17 years... I had the absolute honor of being your dad for 7 extraordinary years of your amazing life, and it is one of the greatest things I've ever done. Even being a cat, you taught me so many things in this world, and I swear to all things that the only reason I ever passed that CPA exam is because of you. No cat, dog, human, anything will ever replace you, or fill the hole left in my heart.

Words can't express the pain and regret I have for signing the paperwork to end your life. You were just doing normal Felix things 24 hours prior. It just can't be real... To think I'll never be woken in the middle of the night by your glorious headbutts because you need fed. Or I'll never hear you howl in the hallway with one of your toys.

Your momma and I are broken. Your two brothers and newest sister will never understand it, and will never do the Felix things. Our home life is forever changed. You were there for me when my dad died 4 months ago. I wish there was a way you could help me through this. 

I'm so sorry. I was never good enough to be your dad, but I tried my best to give you everything. Because you gave me everything. I'll never forget you, my little fluffy princess. Please, be at peace.


----------



## Blumpy710 (Feb 24, 2014)

That is so beautiful. I am so sorry for your loss.


----------



## Jetlaya67 (Sep 26, 2012)

I am so sorry for your loss.


----------



## 10cats2dogs (Jun 16, 2013)

Sycamore,
I'm so sorry you've lost Felix:'(
She sounds like she was a Precious little girl...
She knows how much she was loved...
(((HUGS)))
Sharon


----------



## cat owner again (Dec 14, 2012)

It is clear that Felix was a loved cat and I am sure had a good life. I am sorry for your loss.


----------



## howsefrau32 (Mar 6, 2013)

So very sorry for you loss.


----------



## marie5890 (May 18, 2011)

I am so very sorry for your loss. Praying that soon, the smiles of warm memories will cross your face, even while the tears of grief trickle down your cheeks.


----------



## jking (Feb 22, 2014)

I am so very sorry for your loss. What a beautiful tribute you wrote to your sweet Felix. She knew she was loved.


----------



## spirite (Jul 31, 2012)

I am so sorry about Felix. It's such a shock when it's so sudden and unexpected, but you did what was best for her in the end. When you feel up to it, please feel free to share stories and pictures of your little girl with us. Hugs to you.


----------



## sycamore32 (Jan 9, 2014)

It has only been (2) days, so I know it is still early, but I honestly can't stand to go home at this point. Everywhere I look, she should be. Every part of my daily routine revolved around her. I came home for lunch every day to feed her. She greeted me at the door every evening for more food. She didn't eat much when I'd put something down (mainly lick the gravy off, then want something different), but it was our routine. 

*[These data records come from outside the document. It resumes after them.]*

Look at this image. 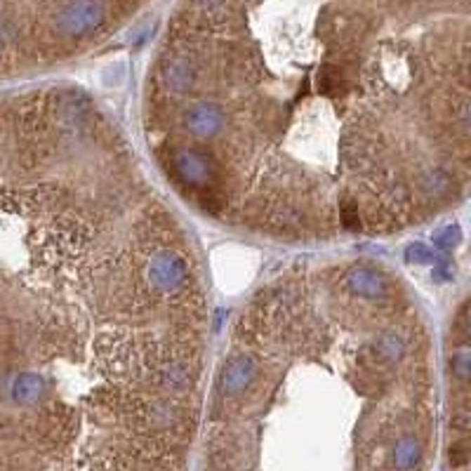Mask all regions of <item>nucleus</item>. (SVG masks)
<instances>
[{"instance_id": "f03ea898", "label": "nucleus", "mask_w": 471, "mask_h": 471, "mask_svg": "<svg viewBox=\"0 0 471 471\" xmlns=\"http://www.w3.org/2000/svg\"><path fill=\"white\" fill-rule=\"evenodd\" d=\"M161 415L123 396L22 406L0 394V471H184Z\"/></svg>"}, {"instance_id": "7ed1b4c3", "label": "nucleus", "mask_w": 471, "mask_h": 471, "mask_svg": "<svg viewBox=\"0 0 471 471\" xmlns=\"http://www.w3.org/2000/svg\"><path fill=\"white\" fill-rule=\"evenodd\" d=\"M139 10L118 3H0V81L69 62Z\"/></svg>"}, {"instance_id": "f257e3e1", "label": "nucleus", "mask_w": 471, "mask_h": 471, "mask_svg": "<svg viewBox=\"0 0 471 471\" xmlns=\"http://www.w3.org/2000/svg\"><path fill=\"white\" fill-rule=\"evenodd\" d=\"M469 5L191 3L147 85L168 187L227 227L406 231L469 187Z\"/></svg>"}]
</instances>
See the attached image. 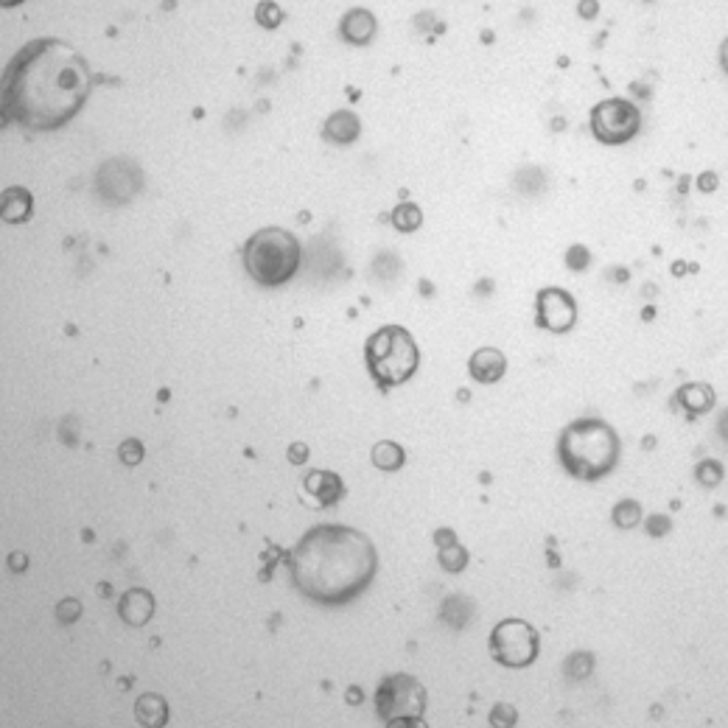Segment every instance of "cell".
I'll return each mask as SVG.
<instances>
[{"label":"cell","mask_w":728,"mask_h":728,"mask_svg":"<svg viewBox=\"0 0 728 728\" xmlns=\"http://www.w3.org/2000/svg\"><path fill=\"white\" fill-rule=\"evenodd\" d=\"M87 62L59 40H34L4 71V118L31 129H56L84 104Z\"/></svg>","instance_id":"6da1fadb"},{"label":"cell","mask_w":728,"mask_h":728,"mask_svg":"<svg viewBox=\"0 0 728 728\" xmlns=\"http://www.w3.org/2000/svg\"><path fill=\"white\" fill-rule=\"evenodd\" d=\"M376 566L379 557L370 538L339 524L314 526L289 555L294 585L322 605L356 600L373 583Z\"/></svg>","instance_id":"7a4b0ae2"},{"label":"cell","mask_w":728,"mask_h":728,"mask_svg":"<svg viewBox=\"0 0 728 728\" xmlns=\"http://www.w3.org/2000/svg\"><path fill=\"white\" fill-rule=\"evenodd\" d=\"M557 451L564 468L572 477L603 479L605 474L614 471L619 459V438L608 423L597 418H583L566 426Z\"/></svg>","instance_id":"3957f363"},{"label":"cell","mask_w":728,"mask_h":728,"mask_svg":"<svg viewBox=\"0 0 728 728\" xmlns=\"http://www.w3.org/2000/svg\"><path fill=\"white\" fill-rule=\"evenodd\" d=\"M244 267L255 283L280 286L297 275V267H300V241L280 227L258 230L244 247Z\"/></svg>","instance_id":"277c9868"},{"label":"cell","mask_w":728,"mask_h":728,"mask_svg":"<svg viewBox=\"0 0 728 728\" xmlns=\"http://www.w3.org/2000/svg\"><path fill=\"white\" fill-rule=\"evenodd\" d=\"M368 370L381 389L398 387L418 370V345L412 334L401 325H387L368 339L364 348Z\"/></svg>","instance_id":"5b68a950"},{"label":"cell","mask_w":728,"mask_h":728,"mask_svg":"<svg viewBox=\"0 0 728 728\" xmlns=\"http://www.w3.org/2000/svg\"><path fill=\"white\" fill-rule=\"evenodd\" d=\"M376 712L387 725H415L426 712V689L412 675H389L376 692Z\"/></svg>","instance_id":"8992f818"},{"label":"cell","mask_w":728,"mask_h":728,"mask_svg":"<svg viewBox=\"0 0 728 728\" xmlns=\"http://www.w3.org/2000/svg\"><path fill=\"white\" fill-rule=\"evenodd\" d=\"M490 653L505 667L521 670L538 658V634L533 625L524 619H505L493 627L490 634Z\"/></svg>","instance_id":"52a82bcc"},{"label":"cell","mask_w":728,"mask_h":728,"mask_svg":"<svg viewBox=\"0 0 728 728\" xmlns=\"http://www.w3.org/2000/svg\"><path fill=\"white\" fill-rule=\"evenodd\" d=\"M639 107L627 98H608L591 110V132L603 143H627L639 132Z\"/></svg>","instance_id":"ba28073f"},{"label":"cell","mask_w":728,"mask_h":728,"mask_svg":"<svg viewBox=\"0 0 728 728\" xmlns=\"http://www.w3.org/2000/svg\"><path fill=\"white\" fill-rule=\"evenodd\" d=\"M575 320H577V306L569 291L549 286L538 294V325L541 328L564 334V330L575 325Z\"/></svg>","instance_id":"9c48e42d"},{"label":"cell","mask_w":728,"mask_h":728,"mask_svg":"<svg viewBox=\"0 0 728 728\" xmlns=\"http://www.w3.org/2000/svg\"><path fill=\"white\" fill-rule=\"evenodd\" d=\"M468 370H471V376H474L479 384H496V381H499V379L505 376V370H507V359H505V353H499V350L482 348V350H477V353L471 356Z\"/></svg>","instance_id":"30bf717a"},{"label":"cell","mask_w":728,"mask_h":728,"mask_svg":"<svg viewBox=\"0 0 728 728\" xmlns=\"http://www.w3.org/2000/svg\"><path fill=\"white\" fill-rule=\"evenodd\" d=\"M118 611L129 625H146L154 614V600L143 588H129L118 603Z\"/></svg>","instance_id":"8fae6325"},{"label":"cell","mask_w":728,"mask_h":728,"mask_svg":"<svg viewBox=\"0 0 728 728\" xmlns=\"http://www.w3.org/2000/svg\"><path fill=\"white\" fill-rule=\"evenodd\" d=\"M306 490L320 499V505H337L345 496V485L334 471H311L306 477Z\"/></svg>","instance_id":"7c38bea8"},{"label":"cell","mask_w":728,"mask_h":728,"mask_svg":"<svg viewBox=\"0 0 728 728\" xmlns=\"http://www.w3.org/2000/svg\"><path fill=\"white\" fill-rule=\"evenodd\" d=\"M373 31H376V20H373L370 12H364V9H353L342 20V34L356 45L368 43L373 37Z\"/></svg>","instance_id":"4fadbf2b"},{"label":"cell","mask_w":728,"mask_h":728,"mask_svg":"<svg viewBox=\"0 0 728 728\" xmlns=\"http://www.w3.org/2000/svg\"><path fill=\"white\" fill-rule=\"evenodd\" d=\"M359 118L353 113H334L325 123V138L334 143H353L359 138Z\"/></svg>","instance_id":"5bb4252c"},{"label":"cell","mask_w":728,"mask_h":728,"mask_svg":"<svg viewBox=\"0 0 728 728\" xmlns=\"http://www.w3.org/2000/svg\"><path fill=\"white\" fill-rule=\"evenodd\" d=\"M31 205H34V200H31V193L25 188H9L4 191V219L17 224V221H25L31 216Z\"/></svg>","instance_id":"9a60e30c"},{"label":"cell","mask_w":728,"mask_h":728,"mask_svg":"<svg viewBox=\"0 0 728 728\" xmlns=\"http://www.w3.org/2000/svg\"><path fill=\"white\" fill-rule=\"evenodd\" d=\"M135 717L143 725H165V720H169V709H165V701L157 698V694H143L135 706Z\"/></svg>","instance_id":"2e32d148"},{"label":"cell","mask_w":728,"mask_h":728,"mask_svg":"<svg viewBox=\"0 0 728 728\" xmlns=\"http://www.w3.org/2000/svg\"><path fill=\"white\" fill-rule=\"evenodd\" d=\"M678 401L689 409V412H706L712 404H714V395L709 387L703 384H686L681 392H678Z\"/></svg>","instance_id":"e0dca14e"},{"label":"cell","mask_w":728,"mask_h":728,"mask_svg":"<svg viewBox=\"0 0 728 728\" xmlns=\"http://www.w3.org/2000/svg\"><path fill=\"white\" fill-rule=\"evenodd\" d=\"M373 462L381 468V471H398L404 462H407V454L398 443H379L373 448Z\"/></svg>","instance_id":"ac0fdd59"},{"label":"cell","mask_w":728,"mask_h":728,"mask_svg":"<svg viewBox=\"0 0 728 728\" xmlns=\"http://www.w3.org/2000/svg\"><path fill=\"white\" fill-rule=\"evenodd\" d=\"M420 221H423V216H420V211L415 205H401V208H395V213H392V224L398 230H404V233L418 230Z\"/></svg>","instance_id":"d6986e66"},{"label":"cell","mask_w":728,"mask_h":728,"mask_svg":"<svg viewBox=\"0 0 728 728\" xmlns=\"http://www.w3.org/2000/svg\"><path fill=\"white\" fill-rule=\"evenodd\" d=\"M614 521L619 526H634V524H639V505H634V502H619L616 510H614Z\"/></svg>","instance_id":"ffe728a7"},{"label":"cell","mask_w":728,"mask_h":728,"mask_svg":"<svg viewBox=\"0 0 728 728\" xmlns=\"http://www.w3.org/2000/svg\"><path fill=\"white\" fill-rule=\"evenodd\" d=\"M306 457H309V454H306V446H291V448H289V459H291V462H306Z\"/></svg>","instance_id":"44dd1931"}]
</instances>
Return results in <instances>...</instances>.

Stories... Much like the rest of you good people, I could write books about this cat. I'd put Felix toe-to-toe with any cat though - she was the BEST cat there can ever be. Everything she did was so calculated - she NEVER wasted energy on anything. She moved with purpose, jumped with purpose. My wife and I have (3) other cats, and they are more of the "do, then think" type. Not Felix. She had everything figured out.

The feral cat we finally caught and brought in looks similar to Felix, which makes things a lot harder. We see Sophie in our peripheral vision and think Felix...

My wife has been Felix's mom since she was a 2-3 week old kitten. I came along 7 years ago (almost to the day). Felix was always shy around strangers, but the first day I met her she was curious. She took to me VERY quickly, and I wear that as a badge of honor. I would do anything for my cats, and it is killing me that I couldn't do anything to help her... She fought for so long in silence, and it all came crashing down in a single day. Life is so fragile, and love is so painful.

I'll try to post some pictures later today/tonight.


----------



## 10cats2dogs (Jun 16, 2013)

(((HUGS))) across the miles...
Sharon


----------